● **Exercise objective**
Copy the listing below word for word, keeping every line, number, and bracket unchanged.

● **Data provided**
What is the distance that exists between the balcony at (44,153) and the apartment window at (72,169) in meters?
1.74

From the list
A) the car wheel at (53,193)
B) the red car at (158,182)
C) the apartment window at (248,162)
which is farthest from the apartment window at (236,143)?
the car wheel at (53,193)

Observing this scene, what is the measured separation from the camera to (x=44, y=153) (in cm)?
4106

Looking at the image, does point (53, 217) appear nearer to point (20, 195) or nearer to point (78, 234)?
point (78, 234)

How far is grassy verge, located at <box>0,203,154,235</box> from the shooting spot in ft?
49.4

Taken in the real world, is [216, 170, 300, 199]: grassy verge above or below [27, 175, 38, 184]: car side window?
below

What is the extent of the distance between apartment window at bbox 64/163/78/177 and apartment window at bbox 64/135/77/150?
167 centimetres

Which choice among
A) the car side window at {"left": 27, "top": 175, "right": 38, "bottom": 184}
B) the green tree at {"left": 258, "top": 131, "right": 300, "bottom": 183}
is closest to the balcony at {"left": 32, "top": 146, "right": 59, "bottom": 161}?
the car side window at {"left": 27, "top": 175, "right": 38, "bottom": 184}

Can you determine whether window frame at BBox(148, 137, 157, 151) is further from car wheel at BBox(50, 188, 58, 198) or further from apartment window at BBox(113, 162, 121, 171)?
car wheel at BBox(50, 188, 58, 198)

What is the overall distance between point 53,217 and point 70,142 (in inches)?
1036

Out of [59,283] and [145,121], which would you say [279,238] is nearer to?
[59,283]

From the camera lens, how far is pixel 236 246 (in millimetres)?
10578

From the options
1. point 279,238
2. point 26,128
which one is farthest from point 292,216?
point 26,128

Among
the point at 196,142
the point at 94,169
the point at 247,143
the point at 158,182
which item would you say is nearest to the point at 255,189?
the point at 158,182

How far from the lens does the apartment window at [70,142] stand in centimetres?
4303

● **Exercise result**
What is the distance that exists between the balcony at (44,153) and the apartment window at (72,169) in meters?
1.74

From the list
A) the car wheel at (53,193)
B) the red car at (158,182)
C) the apartment window at (248,162)
which is farthest from the apartment window at (236,143)?
the car wheel at (53,193)

Observing this scene, what is the measured separation from the camera to (x=44, y=153) (in cm)?
4106

Looking at the image, does point (53, 217) appear nearer to point (20, 195) or nearer to point (78, 234)?
point (78, 234)

How far is grassy verge, located at <box>0,203,154,235</box> from the shooting spot in ft?
49.4

Taken in the real world, is [216, 170, 300, 199]: grassy verge above or below [27, 175, 38, 184]: car side window?
below

What is the extent of the distance between apartment window at bbox 64/163/78/177 and apartment window at bbox 64/135/77/150?
167 centimetres

Which choice among
A) the car side window at {"left": 27, "top": 175, "right": 38, "bottom": 184}
B) the green tree at {"left": 258, "top": 131, "right": 300, "bottom": 183}
is closest to the balcony at {"left": 32, "top": 146, "right": 59, "bottom": 161}?
the car side window at {"left": 27, "top": 175, "right": 38, "bottom": 184}

Can you determine whether window frame at BBox(148, 137, 157, 151) is further from car wheel at BBox(50, 188, 58, 198) or further from apartment window at BBox(113, 162, 121, 171)?
car wheel at BBox(50, 188, 58, 198)

What is the overall distance between point 53,217 and point 70,142 (in inches)?
1036

Out of [59,283] and [145,121], which would you say [279,238] is nearer to?
[59,283]

From the camera lens, how far is pixel 236 246 (in millimetres)?
10578

From the options
1. point 279,238
2. point 26,128
which one is farthest from point 292,216?
point 26,128

Among
the point at 196,142
the point at 94,169
the point at 247,143
the point at 158,182
which item would you say is nearest to the point at 255,189?
the point at 158,182

How far from the lens does the apartment window at [70,142] stand in centimetres?
4303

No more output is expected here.